#### [Problem description]
Please state how many lines of the records hold the string "background", giving nothing but the number.

Saved data entries
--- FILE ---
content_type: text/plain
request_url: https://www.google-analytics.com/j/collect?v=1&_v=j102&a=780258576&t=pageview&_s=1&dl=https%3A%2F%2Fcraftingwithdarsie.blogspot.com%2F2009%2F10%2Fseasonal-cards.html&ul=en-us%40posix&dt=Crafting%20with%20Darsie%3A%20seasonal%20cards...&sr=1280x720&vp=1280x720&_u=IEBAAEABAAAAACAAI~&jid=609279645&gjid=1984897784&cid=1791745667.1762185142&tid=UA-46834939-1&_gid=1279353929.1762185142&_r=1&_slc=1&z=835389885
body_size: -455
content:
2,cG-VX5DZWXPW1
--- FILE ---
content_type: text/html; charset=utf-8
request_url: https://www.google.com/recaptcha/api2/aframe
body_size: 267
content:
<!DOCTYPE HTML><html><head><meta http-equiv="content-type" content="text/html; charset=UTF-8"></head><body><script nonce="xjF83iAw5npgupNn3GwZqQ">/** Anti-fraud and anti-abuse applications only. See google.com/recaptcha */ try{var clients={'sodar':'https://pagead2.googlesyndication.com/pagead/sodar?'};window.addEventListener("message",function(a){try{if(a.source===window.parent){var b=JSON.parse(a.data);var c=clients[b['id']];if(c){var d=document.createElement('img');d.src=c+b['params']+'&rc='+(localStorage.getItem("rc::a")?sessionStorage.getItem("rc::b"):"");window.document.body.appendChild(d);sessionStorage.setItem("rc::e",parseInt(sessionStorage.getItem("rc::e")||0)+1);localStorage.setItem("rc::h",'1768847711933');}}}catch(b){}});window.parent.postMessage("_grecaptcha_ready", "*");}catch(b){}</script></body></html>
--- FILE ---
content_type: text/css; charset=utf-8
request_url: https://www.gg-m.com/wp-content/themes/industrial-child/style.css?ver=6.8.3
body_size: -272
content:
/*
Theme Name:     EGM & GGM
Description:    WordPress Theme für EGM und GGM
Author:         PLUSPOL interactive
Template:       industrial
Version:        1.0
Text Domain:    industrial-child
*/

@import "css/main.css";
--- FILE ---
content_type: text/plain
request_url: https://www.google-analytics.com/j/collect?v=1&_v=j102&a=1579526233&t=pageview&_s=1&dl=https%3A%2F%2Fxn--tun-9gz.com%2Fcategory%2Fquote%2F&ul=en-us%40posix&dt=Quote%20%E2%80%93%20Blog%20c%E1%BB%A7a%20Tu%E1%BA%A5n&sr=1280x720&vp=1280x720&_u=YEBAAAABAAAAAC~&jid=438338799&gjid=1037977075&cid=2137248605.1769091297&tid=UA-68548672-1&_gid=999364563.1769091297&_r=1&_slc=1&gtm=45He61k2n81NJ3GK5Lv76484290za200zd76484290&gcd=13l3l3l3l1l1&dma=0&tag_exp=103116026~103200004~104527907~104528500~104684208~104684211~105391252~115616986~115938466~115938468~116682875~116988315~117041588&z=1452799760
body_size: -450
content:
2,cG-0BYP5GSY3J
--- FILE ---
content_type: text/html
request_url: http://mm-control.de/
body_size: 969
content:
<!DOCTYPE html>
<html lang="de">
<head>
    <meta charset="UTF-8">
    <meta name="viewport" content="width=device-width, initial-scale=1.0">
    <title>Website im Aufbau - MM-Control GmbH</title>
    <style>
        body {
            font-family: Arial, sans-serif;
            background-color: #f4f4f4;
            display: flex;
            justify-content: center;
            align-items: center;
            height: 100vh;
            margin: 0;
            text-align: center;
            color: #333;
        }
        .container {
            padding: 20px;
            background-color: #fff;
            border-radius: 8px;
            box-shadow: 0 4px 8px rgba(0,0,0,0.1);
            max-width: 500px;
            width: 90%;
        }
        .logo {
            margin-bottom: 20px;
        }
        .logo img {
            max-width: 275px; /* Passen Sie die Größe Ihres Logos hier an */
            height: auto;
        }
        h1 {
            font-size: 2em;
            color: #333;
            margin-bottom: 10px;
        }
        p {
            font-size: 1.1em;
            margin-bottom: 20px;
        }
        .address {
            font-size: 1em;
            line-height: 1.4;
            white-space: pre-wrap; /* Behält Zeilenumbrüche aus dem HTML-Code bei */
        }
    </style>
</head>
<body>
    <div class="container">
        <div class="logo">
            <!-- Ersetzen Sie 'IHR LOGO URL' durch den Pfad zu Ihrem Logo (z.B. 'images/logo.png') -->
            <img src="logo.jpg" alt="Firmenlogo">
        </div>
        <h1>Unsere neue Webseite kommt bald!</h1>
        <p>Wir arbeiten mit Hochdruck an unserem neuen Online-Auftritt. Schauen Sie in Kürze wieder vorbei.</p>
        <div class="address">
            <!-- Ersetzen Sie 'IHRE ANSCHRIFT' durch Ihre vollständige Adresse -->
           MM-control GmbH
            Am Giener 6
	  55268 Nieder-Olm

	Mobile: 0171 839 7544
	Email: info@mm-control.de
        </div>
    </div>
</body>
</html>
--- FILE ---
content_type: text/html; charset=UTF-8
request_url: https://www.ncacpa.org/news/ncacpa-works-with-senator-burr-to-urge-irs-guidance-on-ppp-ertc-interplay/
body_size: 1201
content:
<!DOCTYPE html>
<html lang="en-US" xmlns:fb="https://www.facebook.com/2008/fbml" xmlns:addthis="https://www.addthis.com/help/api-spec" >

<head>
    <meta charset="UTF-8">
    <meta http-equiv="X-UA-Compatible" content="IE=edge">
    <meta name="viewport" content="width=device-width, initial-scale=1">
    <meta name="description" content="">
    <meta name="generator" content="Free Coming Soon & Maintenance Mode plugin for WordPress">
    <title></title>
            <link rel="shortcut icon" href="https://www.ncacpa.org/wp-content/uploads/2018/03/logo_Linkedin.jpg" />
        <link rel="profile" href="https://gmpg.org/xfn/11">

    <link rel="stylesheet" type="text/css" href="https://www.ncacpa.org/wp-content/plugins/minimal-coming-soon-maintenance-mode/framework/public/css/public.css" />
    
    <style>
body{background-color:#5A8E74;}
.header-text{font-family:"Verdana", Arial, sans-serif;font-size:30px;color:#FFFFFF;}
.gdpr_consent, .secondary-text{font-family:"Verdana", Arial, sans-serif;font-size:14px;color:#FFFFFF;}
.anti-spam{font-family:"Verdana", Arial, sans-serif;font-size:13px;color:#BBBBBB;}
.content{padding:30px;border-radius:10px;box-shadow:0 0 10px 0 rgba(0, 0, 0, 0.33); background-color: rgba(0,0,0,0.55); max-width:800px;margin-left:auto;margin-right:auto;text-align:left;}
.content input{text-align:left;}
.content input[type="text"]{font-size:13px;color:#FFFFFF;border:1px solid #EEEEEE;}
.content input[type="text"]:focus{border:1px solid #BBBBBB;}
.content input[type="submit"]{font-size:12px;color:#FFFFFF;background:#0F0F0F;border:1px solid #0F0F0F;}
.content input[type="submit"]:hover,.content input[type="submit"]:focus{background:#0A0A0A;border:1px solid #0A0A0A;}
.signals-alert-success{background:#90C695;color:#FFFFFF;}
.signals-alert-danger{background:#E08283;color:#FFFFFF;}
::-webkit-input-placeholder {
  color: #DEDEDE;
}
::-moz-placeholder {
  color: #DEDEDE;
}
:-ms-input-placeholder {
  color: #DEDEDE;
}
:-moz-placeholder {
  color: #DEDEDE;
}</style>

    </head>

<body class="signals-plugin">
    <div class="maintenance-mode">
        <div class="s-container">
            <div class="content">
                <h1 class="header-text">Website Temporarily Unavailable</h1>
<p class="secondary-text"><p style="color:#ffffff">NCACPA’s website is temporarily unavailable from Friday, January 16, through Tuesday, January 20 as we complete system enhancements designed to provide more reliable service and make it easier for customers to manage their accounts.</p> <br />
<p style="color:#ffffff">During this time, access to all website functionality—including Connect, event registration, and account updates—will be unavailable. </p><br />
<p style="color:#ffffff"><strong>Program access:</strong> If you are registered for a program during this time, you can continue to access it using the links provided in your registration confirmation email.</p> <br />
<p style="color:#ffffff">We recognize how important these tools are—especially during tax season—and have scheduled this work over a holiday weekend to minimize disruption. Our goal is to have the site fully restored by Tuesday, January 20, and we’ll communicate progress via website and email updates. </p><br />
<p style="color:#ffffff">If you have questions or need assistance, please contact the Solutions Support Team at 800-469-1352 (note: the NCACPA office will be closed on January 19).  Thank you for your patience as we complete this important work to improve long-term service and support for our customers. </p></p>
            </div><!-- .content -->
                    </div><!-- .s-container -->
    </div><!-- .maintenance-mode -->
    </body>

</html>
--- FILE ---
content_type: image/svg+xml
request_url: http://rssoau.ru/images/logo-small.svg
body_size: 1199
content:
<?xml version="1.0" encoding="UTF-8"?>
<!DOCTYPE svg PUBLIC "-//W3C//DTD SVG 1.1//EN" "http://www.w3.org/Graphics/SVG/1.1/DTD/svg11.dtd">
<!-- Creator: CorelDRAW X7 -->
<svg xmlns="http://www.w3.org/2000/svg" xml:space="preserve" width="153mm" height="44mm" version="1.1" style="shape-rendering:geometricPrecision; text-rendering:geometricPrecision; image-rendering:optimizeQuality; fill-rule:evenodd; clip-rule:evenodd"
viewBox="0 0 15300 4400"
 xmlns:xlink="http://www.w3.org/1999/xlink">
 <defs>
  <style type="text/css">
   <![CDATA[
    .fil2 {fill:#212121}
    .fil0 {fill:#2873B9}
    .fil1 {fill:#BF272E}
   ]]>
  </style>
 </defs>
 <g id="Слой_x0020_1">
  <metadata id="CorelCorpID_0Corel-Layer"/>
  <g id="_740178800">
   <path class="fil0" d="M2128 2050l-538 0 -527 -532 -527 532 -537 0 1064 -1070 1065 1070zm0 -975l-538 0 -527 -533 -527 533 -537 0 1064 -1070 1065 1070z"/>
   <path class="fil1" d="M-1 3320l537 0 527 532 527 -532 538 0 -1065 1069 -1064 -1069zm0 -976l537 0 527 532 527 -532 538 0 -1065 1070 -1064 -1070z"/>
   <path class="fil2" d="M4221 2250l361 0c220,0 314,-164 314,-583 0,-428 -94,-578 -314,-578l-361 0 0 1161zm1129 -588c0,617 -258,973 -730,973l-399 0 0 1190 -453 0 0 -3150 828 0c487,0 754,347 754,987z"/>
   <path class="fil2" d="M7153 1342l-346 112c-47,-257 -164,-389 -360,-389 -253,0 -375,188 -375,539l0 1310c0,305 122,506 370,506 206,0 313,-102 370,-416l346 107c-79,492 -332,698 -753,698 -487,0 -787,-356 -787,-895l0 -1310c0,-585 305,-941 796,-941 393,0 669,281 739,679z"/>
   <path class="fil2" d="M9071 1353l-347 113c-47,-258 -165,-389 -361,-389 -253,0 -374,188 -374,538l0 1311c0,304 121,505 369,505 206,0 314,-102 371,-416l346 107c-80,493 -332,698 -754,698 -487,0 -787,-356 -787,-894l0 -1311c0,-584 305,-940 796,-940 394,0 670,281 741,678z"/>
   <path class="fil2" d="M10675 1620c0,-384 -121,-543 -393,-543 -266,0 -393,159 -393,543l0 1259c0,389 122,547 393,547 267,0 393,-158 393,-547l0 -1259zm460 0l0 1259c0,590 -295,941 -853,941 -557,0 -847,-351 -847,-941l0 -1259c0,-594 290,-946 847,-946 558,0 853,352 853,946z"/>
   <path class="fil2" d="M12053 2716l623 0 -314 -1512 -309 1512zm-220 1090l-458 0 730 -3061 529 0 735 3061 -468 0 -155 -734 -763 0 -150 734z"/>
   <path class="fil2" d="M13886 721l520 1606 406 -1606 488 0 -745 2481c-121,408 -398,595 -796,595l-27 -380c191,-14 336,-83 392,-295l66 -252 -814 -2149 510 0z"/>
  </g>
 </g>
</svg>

#### [Response area]
8